EXERCISE PROMPT:
Reproduce every item below word for word, omitting the pictures.

Excerpts from a spatial reasoning dataset:
####################
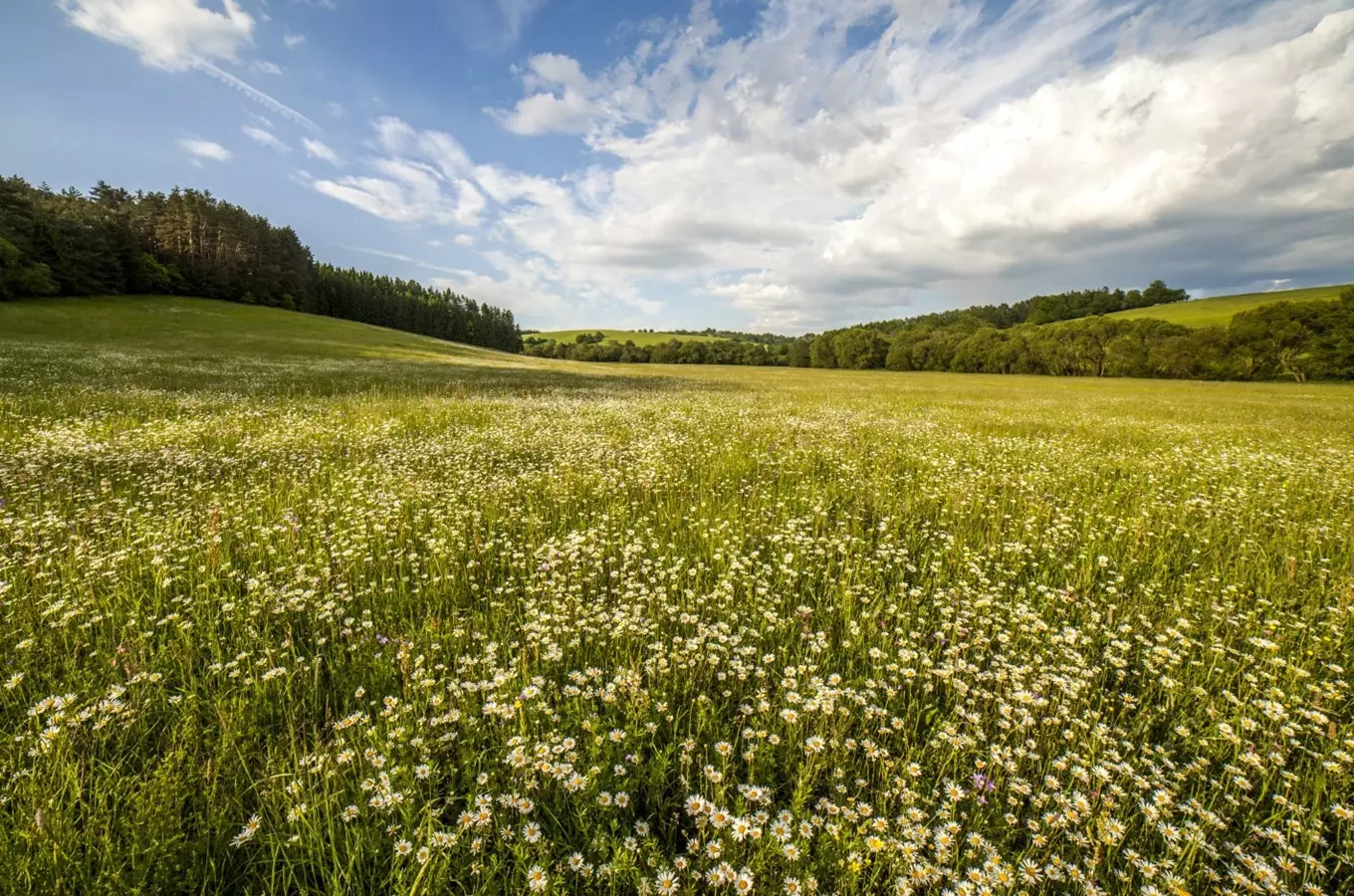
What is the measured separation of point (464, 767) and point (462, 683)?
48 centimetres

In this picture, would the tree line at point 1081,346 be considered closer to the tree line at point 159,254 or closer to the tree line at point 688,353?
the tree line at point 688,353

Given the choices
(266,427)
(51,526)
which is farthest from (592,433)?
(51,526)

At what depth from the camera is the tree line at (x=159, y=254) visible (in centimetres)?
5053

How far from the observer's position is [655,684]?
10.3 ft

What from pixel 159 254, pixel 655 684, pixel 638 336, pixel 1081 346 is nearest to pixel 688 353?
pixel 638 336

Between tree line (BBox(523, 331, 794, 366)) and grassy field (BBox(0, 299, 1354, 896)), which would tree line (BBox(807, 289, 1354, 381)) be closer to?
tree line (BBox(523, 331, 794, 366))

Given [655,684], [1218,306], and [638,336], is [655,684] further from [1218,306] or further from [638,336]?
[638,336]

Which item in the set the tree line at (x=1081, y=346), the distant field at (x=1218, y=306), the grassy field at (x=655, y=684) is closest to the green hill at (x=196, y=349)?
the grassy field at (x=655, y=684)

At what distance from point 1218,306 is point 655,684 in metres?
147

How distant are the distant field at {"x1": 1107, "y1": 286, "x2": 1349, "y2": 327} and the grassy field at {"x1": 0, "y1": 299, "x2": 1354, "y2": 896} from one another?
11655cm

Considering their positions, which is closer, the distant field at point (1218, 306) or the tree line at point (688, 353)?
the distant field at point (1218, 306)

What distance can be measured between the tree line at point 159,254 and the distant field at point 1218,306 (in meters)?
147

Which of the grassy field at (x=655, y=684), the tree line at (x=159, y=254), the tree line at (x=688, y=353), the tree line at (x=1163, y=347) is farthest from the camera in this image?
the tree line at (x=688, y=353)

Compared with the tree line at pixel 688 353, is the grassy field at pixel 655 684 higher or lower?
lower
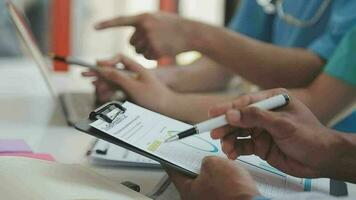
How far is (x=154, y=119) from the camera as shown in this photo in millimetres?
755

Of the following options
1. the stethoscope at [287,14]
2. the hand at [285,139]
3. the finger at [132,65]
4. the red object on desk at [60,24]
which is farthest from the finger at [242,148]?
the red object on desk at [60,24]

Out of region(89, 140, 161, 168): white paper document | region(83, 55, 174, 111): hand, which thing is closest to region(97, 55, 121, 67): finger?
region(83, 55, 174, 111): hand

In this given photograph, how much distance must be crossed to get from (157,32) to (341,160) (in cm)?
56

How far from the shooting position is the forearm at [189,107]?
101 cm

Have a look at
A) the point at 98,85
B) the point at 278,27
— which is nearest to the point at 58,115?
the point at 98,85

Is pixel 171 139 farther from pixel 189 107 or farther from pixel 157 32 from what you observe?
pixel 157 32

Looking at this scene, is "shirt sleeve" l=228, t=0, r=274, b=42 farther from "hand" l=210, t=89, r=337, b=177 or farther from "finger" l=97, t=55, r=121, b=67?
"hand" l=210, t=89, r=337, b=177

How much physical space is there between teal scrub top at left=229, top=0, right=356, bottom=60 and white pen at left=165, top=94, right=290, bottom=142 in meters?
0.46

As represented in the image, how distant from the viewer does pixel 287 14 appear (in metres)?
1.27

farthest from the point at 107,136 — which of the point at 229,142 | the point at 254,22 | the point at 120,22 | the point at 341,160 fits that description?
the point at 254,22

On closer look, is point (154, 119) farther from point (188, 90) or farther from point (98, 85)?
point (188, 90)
####################
FINISHED TASK:
What is the measured separation of point (464, 767) and point (462, 683)?
48 centimetres

In this picture, would the tree line at point 1081,346 be considered closer to the tree line at point 159,254 or closer to the tree line at point 688,353?
the tree line at point 688,353

Given the choices
(266,427)
(51,526)
which is farthest from (592,433)?
(51,526)

At what depth from the camera is the tree line at (x=159, y=254) visible (in centimetres)?
5053

How far from the observer's position is [655,684]?
10.3 ft

What from pixel 159 254, pixel 655 684, pixel 638 336, pixel 1081 346 is nearest to pixel 688 353?
pixel 638 336

Between tree line (BBox(523, 331, 794, 366)) and grassy field (BBox(0, 299, 1354, 896)), which would tree line (BBox(807, 289, 1354, 381)) be closer to?
tree line (BBox(523, 331, 794, 366))

Given [655,684], [1218,306], and [638,336], is [655,684] further from [1218,306] or further from [638,336]?
[638,336]

Which item in the set the tree line at (x=1081, y=346), the distant field at (x=1218, y=306), the grassy field at (x=655, y=684) is closest to the green hill at (x=196, y=349)?
the grassy field at (x=655, y=684)

At what distance from point 1218,306 is point 655,684 in metres?
147

How distant are the distant field at {"x1": 1107, "y1": 286, "x2": 1349, "y2": 327} and the grassy field at {"x1": 0, "y1": 299, "x2": 1354, "y2": 896} from one another?
11655cm

Considering their positions, which is closer, the distant field at point (1218, 306) or the tree line at point (688, 353)?
the distant field at point (1218, 306)

What distance can be measured between the tree line at point 159,254 and the distant field at point 1218,306 (in meters)?
147

Which of the grassy field at (x=655, y=684), the tree line at (x=159, y=254), the tree line at (x=688, y=353), the tree line at (x=1163, y=347) is farthest from the camera in this image?
the tree line at (x=688, y=353)

Compared with the tree line at pixel 688 353, is the grassy field at pixel 655 684 higher or lower?
lower
How far is (x=154, y=119) from the camera as shown in this photo in millimetres?
755

Of the following options
1. the stethoscope at [287,14]
2. the hand at [285,139]
3. the finger at [132,65]
4. the red object on desk at [60,24]
which is farthest from the finger at [242,148]?
the red object on desk at [60,24]

Out of region(89, 140, 161, 168): white paper document | region(83, 55, 174, 111): hand, which thing is closest to region(97, 55, 121, 67): finger?
region(83, 55, 174, 111): hand

In this given photograph, how much distance must be crossed to get from (157,32) to (341,160) (in cm)?
56

How far from the shooting position is the forearm at [189,107]?
101 cm

Have a look at
A) the point at 98,85
B) the point at 278,27
— which is nearest to the point at 58,115?
the point at 98,85

Is pixel 171 139 farther from pixel 189 107 or farther from pixel 157 32 from what you observe?
pixel 157 32

Looking at this scene, is "shirt sleeve" l=228, t=0, r=274, b=42 farther from "hand" l=210, t=89, r=337, b=177 or farther from "finger" l=97, t=55, r=121, b=67?
"hand" l=210, t=89, r=337, b=177

How much physical space is there between teal scrub top at left=229, top=0, right=356, bottom=60 and white pen at left=165, top=94, right=290, bottom=142 in meters?
0.46

As represented in the image, how distant from the viewer does pixel 287 14 appear (in metres)?
1.27

farthest from the point at 107,136 — which of the point at 229,142 | the point at 254,22 | the point at 120,22 | the point at 341,160 fits that description?
the point at 254,22

On closer look, is point (154, 119) farther from point (188, 90) or farther from point (98, 85)?
point (188, 90)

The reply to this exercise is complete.